パン一枚を食べさせ、栄養ドリンクを飲ませる。お腹の足しにする為と、話の続きをしたい為だ。

「で、どうする?」

聞くまでも無いな。目がキラキラしている。

「弱って者とか居るか?」

「あの家とあそこにも居るぞ!」

子供達の指を差した所に、篤郎は急いで行った。

「入るぞ!」

あばら家に入ると病人が8人いた。どれも栄養失調と臓器の損傷のようだ。深刻な事だ。栄養には食事を必要なのだが、食べても栄養に変える臓器が機能していないので不可能に近い。魔法でも回復は出来ない。臓器を治しても、そこに変換する栄養素がないし、身体自体に栄養素が無いからだ。

で、一番早いのが点滴になる。血の流れる血管は、身体内部の臓器に栄養を運んでいるからだ。食物取るや栄養ドリンクを胃に入れるよりも、血と混ぜる方が早い。人間にとっての血は、車のガソリンなのだ。ガソリンが流れる事によって、動くのだ。おおまかだけど・・・・

てな訳で、点滴を用意しないといけない。静脈に点滴する為の道具は、刺す針と点滴の道具だ。確かルナの作った医療キットが確かあったのだが・・・・

うん、1人分はあった。

普通ならそれで終わりだが、篤郎は違う。

新たな針を土魔法で作る。固めでは無い。土から針に適した物質を集めて作るのだ。錬金術にも似た使い方をするのが、篤郎の恐ろしい所だ。土や海水でも微量だが、鉄や銅、銀や金などのあり得ない物質は含まれている。深く掘り下げると怖いので言わないが、ありとあらゆる物質が1リットルに対して0、0001%ぐらいは含まれいるのだ。それらを合わせると、ありとあらゆる物が出来る。その為には集めて摘出をしないといけないのだが、魔法は違う。科学式を得た魔法使いに掘るなどの原始方法は必要ない。ただ、物質を集めて具現化すれば良いのだ。そうすれば、必要な物が揃うのだから。

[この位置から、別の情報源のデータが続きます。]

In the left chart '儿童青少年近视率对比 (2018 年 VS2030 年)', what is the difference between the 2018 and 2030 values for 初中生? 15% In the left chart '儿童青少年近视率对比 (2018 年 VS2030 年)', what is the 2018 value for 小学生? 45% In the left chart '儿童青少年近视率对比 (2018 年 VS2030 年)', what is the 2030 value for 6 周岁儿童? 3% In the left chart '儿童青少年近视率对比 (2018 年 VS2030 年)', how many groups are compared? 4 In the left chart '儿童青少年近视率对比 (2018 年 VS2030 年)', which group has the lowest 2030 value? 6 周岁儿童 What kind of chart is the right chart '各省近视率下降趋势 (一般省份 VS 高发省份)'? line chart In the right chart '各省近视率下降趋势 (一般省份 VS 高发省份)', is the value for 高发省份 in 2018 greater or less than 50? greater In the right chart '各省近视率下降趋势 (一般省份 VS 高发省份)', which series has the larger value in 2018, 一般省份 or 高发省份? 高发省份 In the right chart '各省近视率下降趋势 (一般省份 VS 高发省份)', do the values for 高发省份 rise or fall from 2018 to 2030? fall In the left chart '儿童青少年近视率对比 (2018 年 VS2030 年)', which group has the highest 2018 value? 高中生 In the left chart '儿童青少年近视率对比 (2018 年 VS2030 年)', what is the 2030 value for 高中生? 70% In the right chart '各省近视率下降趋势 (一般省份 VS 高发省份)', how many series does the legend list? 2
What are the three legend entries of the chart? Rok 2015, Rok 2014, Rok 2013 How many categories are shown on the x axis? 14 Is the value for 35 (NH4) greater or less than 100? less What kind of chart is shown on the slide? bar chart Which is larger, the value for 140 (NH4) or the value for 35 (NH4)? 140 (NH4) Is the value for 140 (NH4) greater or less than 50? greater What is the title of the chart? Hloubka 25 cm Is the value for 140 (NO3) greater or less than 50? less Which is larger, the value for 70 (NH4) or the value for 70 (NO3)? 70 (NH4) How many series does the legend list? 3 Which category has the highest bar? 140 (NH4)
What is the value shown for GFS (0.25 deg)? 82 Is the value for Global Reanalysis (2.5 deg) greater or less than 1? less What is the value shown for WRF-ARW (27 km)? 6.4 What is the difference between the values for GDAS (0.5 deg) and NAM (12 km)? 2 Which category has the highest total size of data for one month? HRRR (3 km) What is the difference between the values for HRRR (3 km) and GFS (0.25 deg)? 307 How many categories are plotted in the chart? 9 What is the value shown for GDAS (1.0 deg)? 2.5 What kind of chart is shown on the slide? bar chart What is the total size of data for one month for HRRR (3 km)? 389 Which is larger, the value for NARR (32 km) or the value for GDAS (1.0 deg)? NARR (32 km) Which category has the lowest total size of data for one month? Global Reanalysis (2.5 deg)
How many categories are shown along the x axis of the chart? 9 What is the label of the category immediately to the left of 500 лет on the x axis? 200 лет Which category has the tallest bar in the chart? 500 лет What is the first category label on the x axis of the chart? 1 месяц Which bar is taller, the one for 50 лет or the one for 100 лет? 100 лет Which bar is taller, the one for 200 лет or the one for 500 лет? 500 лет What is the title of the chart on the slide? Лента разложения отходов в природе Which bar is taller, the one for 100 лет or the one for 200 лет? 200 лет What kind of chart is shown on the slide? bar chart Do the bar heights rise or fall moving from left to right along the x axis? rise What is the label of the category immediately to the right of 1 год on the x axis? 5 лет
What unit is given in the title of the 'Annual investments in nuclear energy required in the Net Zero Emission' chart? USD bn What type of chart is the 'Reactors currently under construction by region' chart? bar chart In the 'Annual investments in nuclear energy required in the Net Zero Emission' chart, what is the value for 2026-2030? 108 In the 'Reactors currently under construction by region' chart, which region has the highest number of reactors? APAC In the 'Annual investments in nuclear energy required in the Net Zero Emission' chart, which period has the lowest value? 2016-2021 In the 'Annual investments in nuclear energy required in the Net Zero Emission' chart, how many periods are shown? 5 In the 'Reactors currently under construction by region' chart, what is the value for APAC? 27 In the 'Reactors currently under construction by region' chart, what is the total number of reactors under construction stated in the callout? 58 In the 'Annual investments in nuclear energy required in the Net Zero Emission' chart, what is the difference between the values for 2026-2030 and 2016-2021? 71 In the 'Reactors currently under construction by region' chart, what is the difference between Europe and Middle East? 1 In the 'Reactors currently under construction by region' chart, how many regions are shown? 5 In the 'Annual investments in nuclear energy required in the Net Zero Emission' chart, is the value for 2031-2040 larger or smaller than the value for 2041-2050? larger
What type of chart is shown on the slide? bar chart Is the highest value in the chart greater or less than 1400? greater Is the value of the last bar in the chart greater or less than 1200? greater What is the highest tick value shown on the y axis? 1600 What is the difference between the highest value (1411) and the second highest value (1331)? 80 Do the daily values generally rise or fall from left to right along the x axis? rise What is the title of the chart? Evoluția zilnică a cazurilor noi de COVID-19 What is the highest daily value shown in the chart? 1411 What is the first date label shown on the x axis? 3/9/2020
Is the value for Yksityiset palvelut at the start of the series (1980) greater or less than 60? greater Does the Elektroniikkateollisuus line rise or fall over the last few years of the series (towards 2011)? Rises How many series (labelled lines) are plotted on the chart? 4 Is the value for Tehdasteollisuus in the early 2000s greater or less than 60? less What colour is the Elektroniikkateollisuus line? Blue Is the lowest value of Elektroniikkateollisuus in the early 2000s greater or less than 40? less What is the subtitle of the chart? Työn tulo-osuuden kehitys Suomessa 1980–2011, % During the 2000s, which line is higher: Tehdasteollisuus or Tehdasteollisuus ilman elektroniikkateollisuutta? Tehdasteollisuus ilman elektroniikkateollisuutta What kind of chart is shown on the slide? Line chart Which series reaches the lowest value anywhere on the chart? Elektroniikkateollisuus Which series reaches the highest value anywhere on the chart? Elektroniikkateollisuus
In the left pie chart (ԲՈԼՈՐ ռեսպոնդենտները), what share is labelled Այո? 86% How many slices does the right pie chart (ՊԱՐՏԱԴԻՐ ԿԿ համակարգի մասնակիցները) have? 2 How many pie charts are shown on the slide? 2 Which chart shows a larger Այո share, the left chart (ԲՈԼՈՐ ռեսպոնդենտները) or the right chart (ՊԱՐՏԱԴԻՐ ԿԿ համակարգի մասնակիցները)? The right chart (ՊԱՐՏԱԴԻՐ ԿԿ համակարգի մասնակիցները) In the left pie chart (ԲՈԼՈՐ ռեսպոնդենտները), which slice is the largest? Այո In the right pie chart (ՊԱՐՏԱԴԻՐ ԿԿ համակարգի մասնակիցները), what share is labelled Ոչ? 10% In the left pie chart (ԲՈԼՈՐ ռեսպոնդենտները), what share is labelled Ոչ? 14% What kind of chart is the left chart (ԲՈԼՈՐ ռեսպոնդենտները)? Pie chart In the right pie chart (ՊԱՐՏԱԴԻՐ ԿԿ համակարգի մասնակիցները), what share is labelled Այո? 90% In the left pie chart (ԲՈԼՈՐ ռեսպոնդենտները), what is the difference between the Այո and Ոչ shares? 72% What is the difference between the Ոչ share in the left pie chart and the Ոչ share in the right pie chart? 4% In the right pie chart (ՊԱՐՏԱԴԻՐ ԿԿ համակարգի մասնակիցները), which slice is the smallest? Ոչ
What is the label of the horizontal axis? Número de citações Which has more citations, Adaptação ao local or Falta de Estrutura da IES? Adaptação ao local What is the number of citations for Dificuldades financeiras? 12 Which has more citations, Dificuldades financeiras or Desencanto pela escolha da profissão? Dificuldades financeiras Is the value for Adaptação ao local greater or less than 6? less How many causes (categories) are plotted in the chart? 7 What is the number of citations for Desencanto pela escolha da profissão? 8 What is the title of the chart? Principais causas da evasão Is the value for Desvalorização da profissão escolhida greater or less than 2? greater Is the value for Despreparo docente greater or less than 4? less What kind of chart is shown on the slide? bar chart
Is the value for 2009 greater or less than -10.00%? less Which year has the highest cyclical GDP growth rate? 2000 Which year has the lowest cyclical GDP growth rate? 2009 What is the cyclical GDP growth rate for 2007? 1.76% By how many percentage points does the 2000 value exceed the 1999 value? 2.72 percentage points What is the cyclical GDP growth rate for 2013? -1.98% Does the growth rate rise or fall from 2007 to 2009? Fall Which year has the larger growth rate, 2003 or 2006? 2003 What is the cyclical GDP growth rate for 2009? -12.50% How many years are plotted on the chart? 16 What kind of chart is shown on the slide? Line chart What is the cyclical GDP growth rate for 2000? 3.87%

点滴の液には、フルポーションを使う。点滴もスポーツドリンクと大差は無いのだ。使うのが当たり前だろう。
道具が揃ったから、治療を開始にはならない。

次に、

「『フルクリーンMAX』!」

部屋の汚れ、身体の汚れを落とす。

「取り敢えず、屋根直して床を上げて壁も分厚して、もう一度『フルクリーン』だな。」

ベッドは我慢してもらって、魔法で作った魔法の(?)道具を血管に差していく。魔力感知によるスキャンが脳裏にあれば、動脈血管を綺麗に映して細くなった血管でも簡単に刺せる。

「『回復』してくれよ。」

点滴と魔法を併用した治療はまさに万能である。

篤郎は医療として行ったが、この治療は後に絶大な別な効果を生み出す事になる。篤郎も知らない事だが。

今は助かった命にホッとしていたのだ。